On February 29, 2012, EPM entered into a credit agreement (the “Credit Agreement”) with Texas Capital Bank, N.A. (the “Lender”).  The Credit Agreement provides us with a revolving credit facility (the “facility”) in an amount up to $50,000,000 with availability governed by an Initial Borrowing Base of $5,000,000.  A portion of the facility not in excess of $1,000,000 is available for the issuance of letters of credit.
 
The facility is unsecured and has a term of four years, expiring on February 29, 2016.  Our subsidiaries guarantee EPM’s obligations under the facility.  We may use the proceeds of any loans under the facility for the acquisition and development of oil and gas properties, as defined in the facility, the issuance of letters of credit, and for working capital and general corporate purposes.
 
Semi-annually, the borrowing base and a monthly reduction amount are re-determined from our reserve reports.  Requests by the Company to increase the $5,000,000 initial amount are subject to the Lender’s credit approval process, and are also limited to 25% of the value of our oil and gas properties, as defined in the Credit Agreement.
 
At our option, borrowings under the facility bear interest at a rate of either (i) an Adjusted LIBOR rate (LIBOR rate divided by the remainder of 1 less the Lender’s Regulation D reserve requirement), or (ii) an adjusted Base Rate equal to the greater of the Lender’s prime rate or the sum of 0.50% and the Federal Funds Rate.

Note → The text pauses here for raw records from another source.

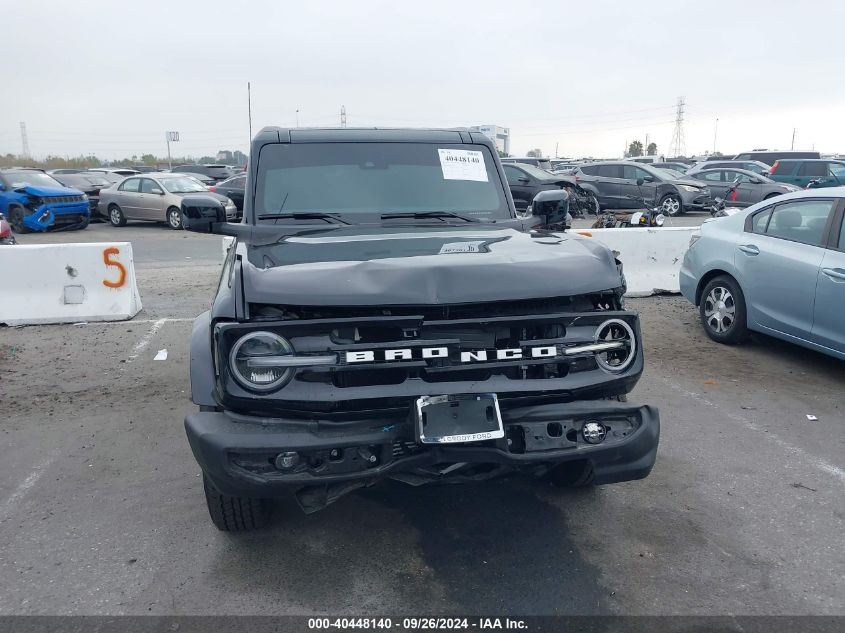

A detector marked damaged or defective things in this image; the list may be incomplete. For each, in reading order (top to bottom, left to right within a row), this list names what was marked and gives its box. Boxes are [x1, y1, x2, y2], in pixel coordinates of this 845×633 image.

crumpled hood [237, 225, 620, 306]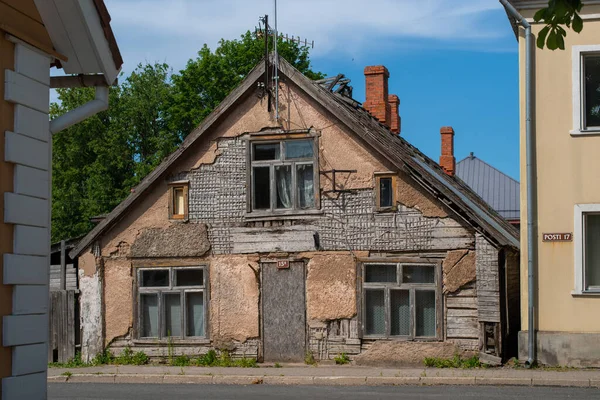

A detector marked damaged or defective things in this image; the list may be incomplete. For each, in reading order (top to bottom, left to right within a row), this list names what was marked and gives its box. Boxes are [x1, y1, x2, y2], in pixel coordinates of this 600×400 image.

broken window [169, 182, 188, 220]
broken window [250, 138, 318, 212]
broken window [372, 175, 396, 212]
broken window [137, 268, 207, 340]
broken window [360, 262, 440, 340]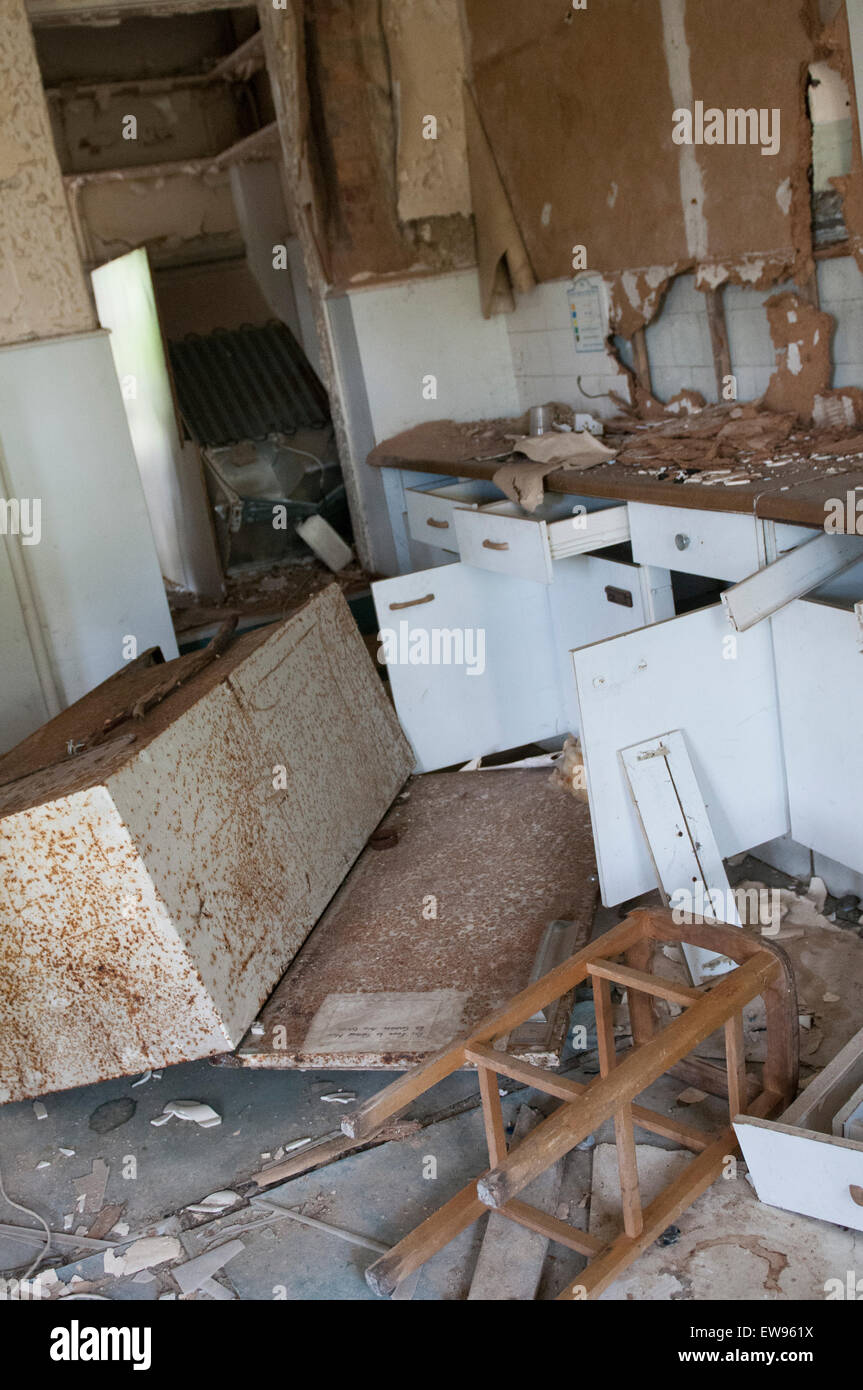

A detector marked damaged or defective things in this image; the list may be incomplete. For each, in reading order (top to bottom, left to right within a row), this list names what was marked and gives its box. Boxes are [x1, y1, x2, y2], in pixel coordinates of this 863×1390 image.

broken wooden chair [340, 908, 800, 1296]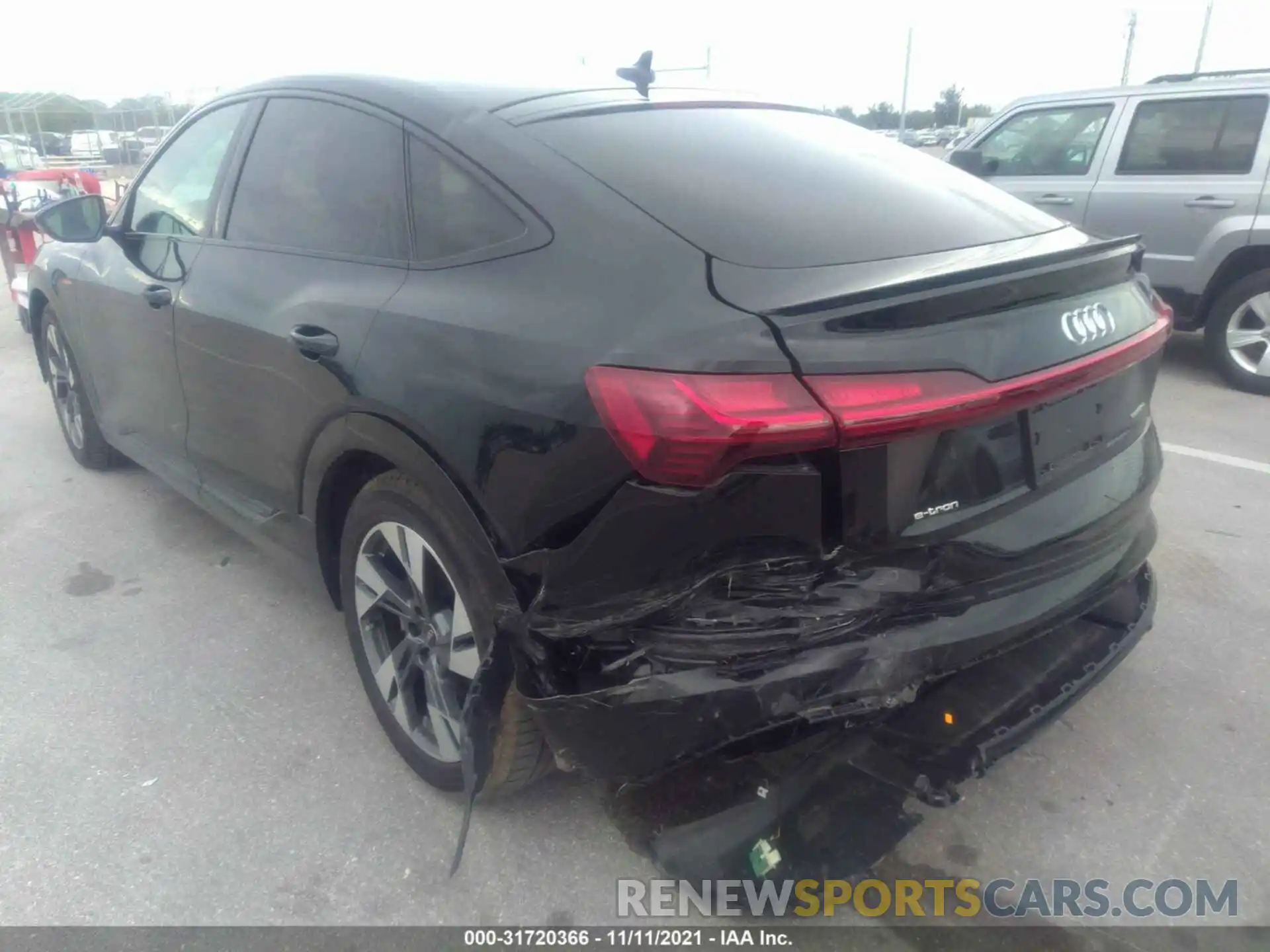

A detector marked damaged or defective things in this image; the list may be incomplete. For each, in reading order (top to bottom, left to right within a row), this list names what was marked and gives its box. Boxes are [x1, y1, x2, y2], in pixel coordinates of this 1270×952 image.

rear collision damage [450, 237, 1169, 878]
crumpled bumper [614, 561, 1159, 883]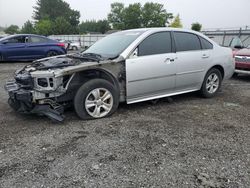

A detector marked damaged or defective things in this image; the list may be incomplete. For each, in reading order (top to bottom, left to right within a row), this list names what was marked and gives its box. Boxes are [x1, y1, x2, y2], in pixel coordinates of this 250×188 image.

damaged sedan [4, 28, 235, 122]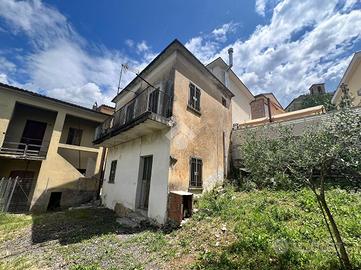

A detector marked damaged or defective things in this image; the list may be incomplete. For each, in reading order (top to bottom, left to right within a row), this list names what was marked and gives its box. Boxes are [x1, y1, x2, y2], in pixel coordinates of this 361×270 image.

peeling plaster wall [100, 130, 170, 225]
peeling plaster wall [168, 54, 232, 192]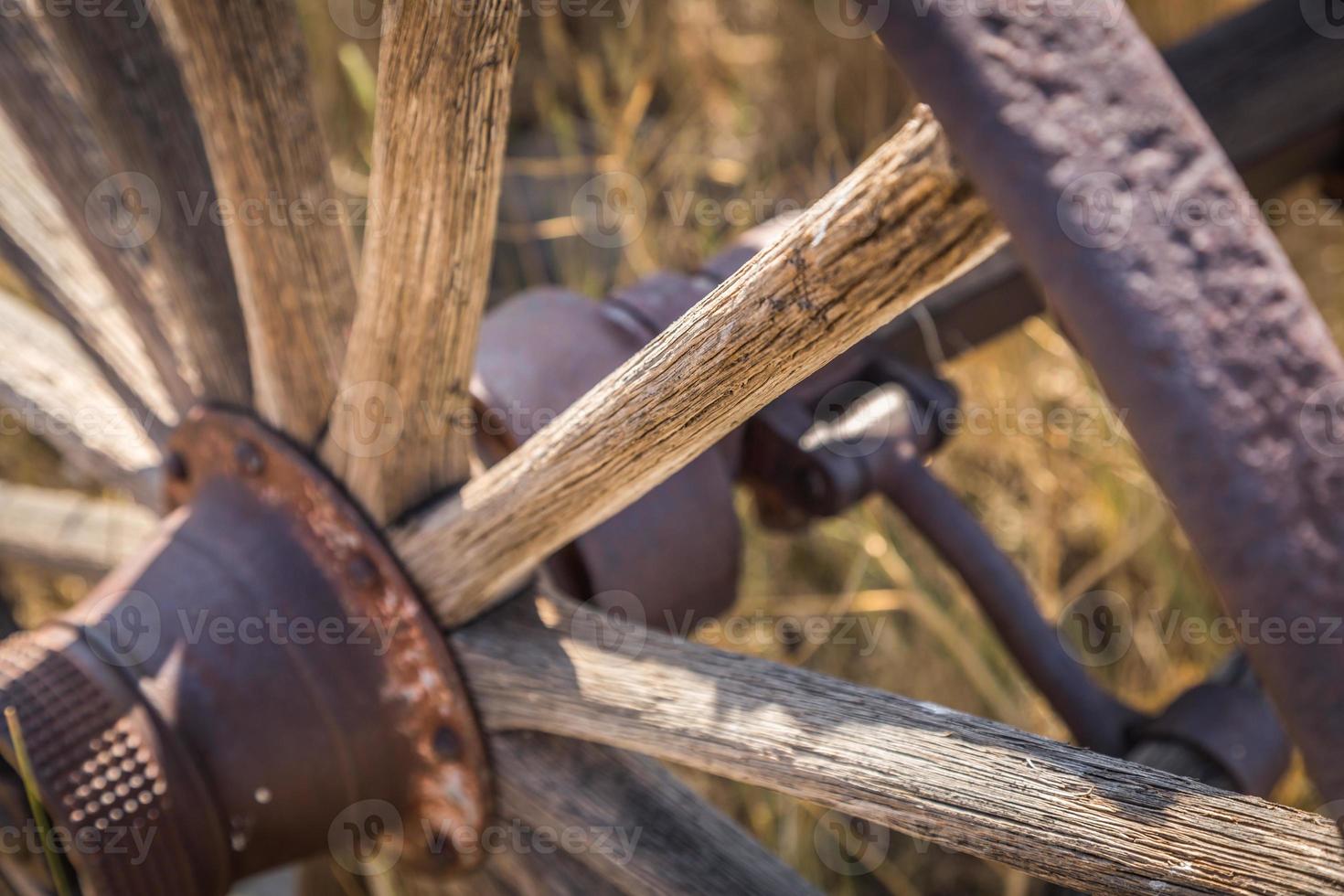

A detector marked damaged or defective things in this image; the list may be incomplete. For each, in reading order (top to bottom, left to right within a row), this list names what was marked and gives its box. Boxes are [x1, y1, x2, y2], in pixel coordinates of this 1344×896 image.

A maximum of three LIBOR based loans can be outstanding at any time.  Allowed loan interest periods are one, two, three and six months.  LIBOR interest is payable at the end of the interest period except for six-month loans for which accrued interest is payable at three months and at end of term.  Base Rate interest is payable monthly.  Letters of credit bear fees reflecting 3.5% per annum rate applied to their principal amounts and are due when transacted.  The maximum term of letters of credit is one year.
 
A commitment fee of 0.50% per annum accrues on unutilized availability and is payable quarterly.  We are responsible for certain administrative expenses of the Lender over the life of the Credit Agreement as well as $50,000 in loan costs incurred upon closing.
 
The Credit Agreement also contains financial covenants including a requirement that we maintain a current ratio of not less than 1.5 to 1; a ratio of total funded Indebtedness to EBITDA of not more than 2.5 to 1, and a ratio of EBITDA to interest expense of not less than 3 to 1.  The agreement specifies certain customary covenants, including restrictions on the Company and its subsidiaries from pledging their assets, incurring defined Indebtedness outside of the facility other that permitted indebtedness, and it restricts certain asset sales.  Payments of dividends for the Series A Preferred are only restricted by the EBITDA to interest coverage ratio, wherein Series A dividends are a 1X deduction from EBITDA (as opposed to a 3:1 requirement if dividends were treated as interest expense).  The Credit Agreement contains customary events of default. If an event of default occurs and is continuing, the Lender may declare all amounts outstanding under the Credit Agreement, if any, to be immediately due and payable.
 
As of March 31, 2015, the Company had no borrowings and no outstanding letters of credit issued under the facility, resulting in an available borrowing base capacity of $5,000,000, and we are in compliance with all the covenants of the Credit Agreement. During May 2014, the Credit Agreement was amended to permit the payment of cash dividends on common stock if no borrowings are outstanding at the time of such payment.
 
In connection with this agreement we incurred $179,468 of debt issuance costs, which have been capitalized in Other Assets and are being amortized on a straight-line basis over the term of the agreement. The unamortized balance in debt issuance costs related to the Credit Agreement was $44,570 as of March 31, 2015. The Company is in discussions with the Lender to replace the unsecured Credit Agreement with an expanded secured facility. As of March 31, 2015, the Company had incurred approximately $127,272 in legal and title costs related to this proposed agreement, which are also capitalized in Other Assets.